Abstract

In recent years interest in extramitochon-drial ATPases has centered in large part on ‘transport' ATPases. These enzymes have been prepared from a variety of tissue—such as crab nerve(l), red blood cells(2), kidney (3), rat brain(4), and other tissues(5). They share a certain number of features in common, namely a stimulation by Na+ and K+ and at least partial inhibition by ouabain. Furthermore, in the standard cellular fractionation methods, the ouabain-inhibitable Na+ and K+ sensitive component occurs in the microsomal fraction which is considered to contain a large proportion of fragmented membrane.
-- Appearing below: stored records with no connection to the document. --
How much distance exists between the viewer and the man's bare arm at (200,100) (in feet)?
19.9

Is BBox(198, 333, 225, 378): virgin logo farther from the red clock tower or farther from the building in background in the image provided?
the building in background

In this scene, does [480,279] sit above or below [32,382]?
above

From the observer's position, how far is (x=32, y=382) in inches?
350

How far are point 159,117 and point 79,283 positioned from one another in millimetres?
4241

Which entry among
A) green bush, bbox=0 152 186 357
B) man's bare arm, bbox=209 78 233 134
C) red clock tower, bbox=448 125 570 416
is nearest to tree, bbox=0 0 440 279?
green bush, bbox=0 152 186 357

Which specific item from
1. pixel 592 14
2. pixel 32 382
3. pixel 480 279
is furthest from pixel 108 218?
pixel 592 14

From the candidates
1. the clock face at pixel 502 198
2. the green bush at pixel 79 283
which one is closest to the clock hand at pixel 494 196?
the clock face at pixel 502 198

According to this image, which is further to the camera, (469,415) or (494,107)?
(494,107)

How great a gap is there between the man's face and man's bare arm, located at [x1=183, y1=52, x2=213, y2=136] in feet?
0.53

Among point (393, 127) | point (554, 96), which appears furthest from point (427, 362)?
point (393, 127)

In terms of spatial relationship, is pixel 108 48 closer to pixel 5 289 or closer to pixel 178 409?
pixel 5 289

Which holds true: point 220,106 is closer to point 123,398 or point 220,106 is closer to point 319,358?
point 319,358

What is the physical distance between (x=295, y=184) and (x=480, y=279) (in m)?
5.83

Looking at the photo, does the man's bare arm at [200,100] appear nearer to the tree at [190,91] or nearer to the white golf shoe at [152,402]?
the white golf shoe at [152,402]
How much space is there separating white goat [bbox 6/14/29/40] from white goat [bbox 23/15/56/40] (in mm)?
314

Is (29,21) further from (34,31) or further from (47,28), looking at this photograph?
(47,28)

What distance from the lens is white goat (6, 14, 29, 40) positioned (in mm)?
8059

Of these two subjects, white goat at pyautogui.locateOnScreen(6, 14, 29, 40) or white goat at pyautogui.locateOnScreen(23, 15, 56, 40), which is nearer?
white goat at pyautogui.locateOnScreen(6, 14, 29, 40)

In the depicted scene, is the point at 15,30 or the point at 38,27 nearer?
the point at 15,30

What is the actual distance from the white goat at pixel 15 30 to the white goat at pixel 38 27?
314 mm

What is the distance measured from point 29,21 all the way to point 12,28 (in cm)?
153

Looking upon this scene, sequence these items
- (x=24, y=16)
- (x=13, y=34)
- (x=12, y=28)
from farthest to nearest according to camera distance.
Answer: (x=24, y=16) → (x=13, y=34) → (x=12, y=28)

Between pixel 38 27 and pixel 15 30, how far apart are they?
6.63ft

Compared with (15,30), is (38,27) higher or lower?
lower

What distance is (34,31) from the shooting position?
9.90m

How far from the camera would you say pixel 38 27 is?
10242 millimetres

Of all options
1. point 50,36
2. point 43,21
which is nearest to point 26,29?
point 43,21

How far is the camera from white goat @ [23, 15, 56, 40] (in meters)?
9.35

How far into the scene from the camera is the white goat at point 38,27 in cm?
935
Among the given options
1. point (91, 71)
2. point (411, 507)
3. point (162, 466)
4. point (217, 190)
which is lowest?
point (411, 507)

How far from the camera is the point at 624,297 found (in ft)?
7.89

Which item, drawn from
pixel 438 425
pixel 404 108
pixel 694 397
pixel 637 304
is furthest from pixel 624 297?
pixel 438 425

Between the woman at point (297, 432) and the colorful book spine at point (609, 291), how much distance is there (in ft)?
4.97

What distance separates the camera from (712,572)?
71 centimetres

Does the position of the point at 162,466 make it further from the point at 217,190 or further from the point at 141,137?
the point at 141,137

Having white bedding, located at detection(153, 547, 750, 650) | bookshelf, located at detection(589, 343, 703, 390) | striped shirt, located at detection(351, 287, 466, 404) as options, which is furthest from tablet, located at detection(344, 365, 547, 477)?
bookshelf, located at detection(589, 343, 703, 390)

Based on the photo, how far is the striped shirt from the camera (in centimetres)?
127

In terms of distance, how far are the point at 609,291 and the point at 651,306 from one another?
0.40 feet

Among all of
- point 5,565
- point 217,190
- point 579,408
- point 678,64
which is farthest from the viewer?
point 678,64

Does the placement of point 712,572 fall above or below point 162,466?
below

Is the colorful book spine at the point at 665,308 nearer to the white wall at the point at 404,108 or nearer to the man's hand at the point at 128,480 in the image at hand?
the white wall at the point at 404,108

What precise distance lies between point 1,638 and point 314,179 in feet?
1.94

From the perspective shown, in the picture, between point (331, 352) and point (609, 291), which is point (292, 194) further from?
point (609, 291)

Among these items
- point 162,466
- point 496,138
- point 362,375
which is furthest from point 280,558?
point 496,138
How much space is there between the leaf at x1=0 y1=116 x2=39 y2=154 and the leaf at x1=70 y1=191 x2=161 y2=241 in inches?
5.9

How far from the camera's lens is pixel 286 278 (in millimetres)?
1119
Further evidence for the involvement of the microsomal fraction in transport involves (a) ATP-dependent Na+ binding to the protein of brain microsomes (4); (b) P32 labelling of protein derived from ATP32 in r.b.c. membranes(6) and (c) the reduction of labelled phosphoserine from kidney ATPase preparations incubated with DFP32 in the presence of ATP and a possible identity of this ATPase and diglyceride kinase(7). The gastric mucosa under normal conditions apparently contains at least 2 electrogenic pumps acting on Cl- and H+ respectively (8). The specificity of the pumps in the gastric mucosa may make it extremely difficult to characterize a ‘pump’ ATPase in the same manner as has been done for those described above. Thus the chloride mechanism has been shown to transport several univalent anions in the mucosa and to have some action on sulfate(9). Therefore the anion pump may be regarded as relatively nonspecific. The hydrogen ion pump is apparently specific for H+. A demonstration of H+ activation is naturally complicated by the pH activity curves obtained for enzymic reactions. The evidence therefore for a hydrogen ion pump must at present rest on the action of specific inhibitors.